C’est lui qui a fait tourner bride à ma destinée.
Sans cet excellent Boule-de-Suie, pardon, sans l’intervention de S.M. Rana-wah-go, la douce et charmante créature que j’ai l’honneur d’avoir pour femme aurait été emmenée en esclavage conjugal par un certain capitaine Saint-Ideuc, et le reste de ma vie se serait passé dans les larmes et à jouer de la flûte, sans recevoir les compliments d’une épouse dilettante.
Car je suis musicien, vous le savez, et cela depuis mes plus tendres ans.
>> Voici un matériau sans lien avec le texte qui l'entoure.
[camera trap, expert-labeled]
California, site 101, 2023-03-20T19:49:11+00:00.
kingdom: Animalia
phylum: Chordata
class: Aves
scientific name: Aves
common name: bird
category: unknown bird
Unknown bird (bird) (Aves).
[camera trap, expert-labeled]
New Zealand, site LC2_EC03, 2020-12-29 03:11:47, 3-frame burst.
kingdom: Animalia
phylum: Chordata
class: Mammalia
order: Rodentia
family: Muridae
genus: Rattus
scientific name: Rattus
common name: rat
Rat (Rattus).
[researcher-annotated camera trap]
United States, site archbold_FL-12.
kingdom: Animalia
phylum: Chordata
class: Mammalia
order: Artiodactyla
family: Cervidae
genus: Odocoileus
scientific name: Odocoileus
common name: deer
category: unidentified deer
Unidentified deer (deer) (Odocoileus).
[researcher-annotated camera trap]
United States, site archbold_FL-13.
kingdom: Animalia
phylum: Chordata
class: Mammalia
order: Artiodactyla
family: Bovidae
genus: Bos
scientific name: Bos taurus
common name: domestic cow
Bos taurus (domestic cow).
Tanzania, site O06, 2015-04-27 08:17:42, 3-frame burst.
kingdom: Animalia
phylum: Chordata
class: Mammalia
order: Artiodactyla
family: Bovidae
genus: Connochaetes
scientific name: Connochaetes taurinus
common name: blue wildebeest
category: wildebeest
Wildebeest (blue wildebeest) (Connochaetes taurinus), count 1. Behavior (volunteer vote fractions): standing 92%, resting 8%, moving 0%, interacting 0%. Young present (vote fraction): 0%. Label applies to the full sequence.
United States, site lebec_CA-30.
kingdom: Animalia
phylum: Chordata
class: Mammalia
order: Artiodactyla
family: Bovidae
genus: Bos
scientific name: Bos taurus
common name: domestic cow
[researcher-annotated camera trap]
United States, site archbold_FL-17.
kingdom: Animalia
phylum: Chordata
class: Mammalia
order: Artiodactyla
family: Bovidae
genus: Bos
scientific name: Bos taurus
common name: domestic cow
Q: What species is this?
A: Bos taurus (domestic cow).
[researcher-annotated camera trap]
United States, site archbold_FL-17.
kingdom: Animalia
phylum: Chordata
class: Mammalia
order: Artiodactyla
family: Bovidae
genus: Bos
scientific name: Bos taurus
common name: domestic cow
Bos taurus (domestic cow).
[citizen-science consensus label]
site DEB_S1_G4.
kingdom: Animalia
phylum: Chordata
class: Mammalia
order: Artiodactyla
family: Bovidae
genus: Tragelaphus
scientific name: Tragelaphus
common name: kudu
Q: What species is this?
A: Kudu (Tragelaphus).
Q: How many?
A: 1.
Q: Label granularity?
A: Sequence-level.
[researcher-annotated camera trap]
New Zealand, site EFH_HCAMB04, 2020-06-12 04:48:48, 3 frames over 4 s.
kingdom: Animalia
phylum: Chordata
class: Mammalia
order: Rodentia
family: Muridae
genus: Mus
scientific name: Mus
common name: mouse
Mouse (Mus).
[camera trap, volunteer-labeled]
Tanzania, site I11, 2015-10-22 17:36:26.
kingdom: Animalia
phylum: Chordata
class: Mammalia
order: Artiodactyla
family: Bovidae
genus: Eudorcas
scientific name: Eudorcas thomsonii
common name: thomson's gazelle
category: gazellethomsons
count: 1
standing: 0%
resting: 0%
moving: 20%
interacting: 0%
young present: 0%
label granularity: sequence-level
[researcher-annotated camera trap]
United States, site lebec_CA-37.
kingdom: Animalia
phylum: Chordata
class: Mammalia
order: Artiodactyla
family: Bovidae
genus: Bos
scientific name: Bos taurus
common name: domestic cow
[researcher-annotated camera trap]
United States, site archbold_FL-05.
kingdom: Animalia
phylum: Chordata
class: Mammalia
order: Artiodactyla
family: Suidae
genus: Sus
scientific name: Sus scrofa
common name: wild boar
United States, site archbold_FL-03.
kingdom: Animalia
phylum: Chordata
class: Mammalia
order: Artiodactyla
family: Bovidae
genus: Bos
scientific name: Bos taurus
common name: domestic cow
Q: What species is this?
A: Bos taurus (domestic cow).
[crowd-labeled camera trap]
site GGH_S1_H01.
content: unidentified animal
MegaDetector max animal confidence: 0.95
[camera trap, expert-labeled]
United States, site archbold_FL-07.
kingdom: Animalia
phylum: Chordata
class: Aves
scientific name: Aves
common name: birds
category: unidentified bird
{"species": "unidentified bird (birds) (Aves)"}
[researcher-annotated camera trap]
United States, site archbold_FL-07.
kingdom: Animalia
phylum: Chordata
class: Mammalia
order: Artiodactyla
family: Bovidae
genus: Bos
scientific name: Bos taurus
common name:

C’est même ce tempérament musical, dont j’ai donné des preuves dès le berceau (elles étaient alors sans harmonie, je l’avoue) qui ameuta contre moi, au collège, les professeurs de toute espèce qu’il contenait et me fit acquérir la réputation d’un cancre fieffé.
Cancre fieffé je fus au collège–pour mes pions, et cancre fieffé je suis resté dans la vie,– pour ceux-là du moins à qui il me déplaît de montrer que je connais encore pas mal de petites choses apprises tout seul.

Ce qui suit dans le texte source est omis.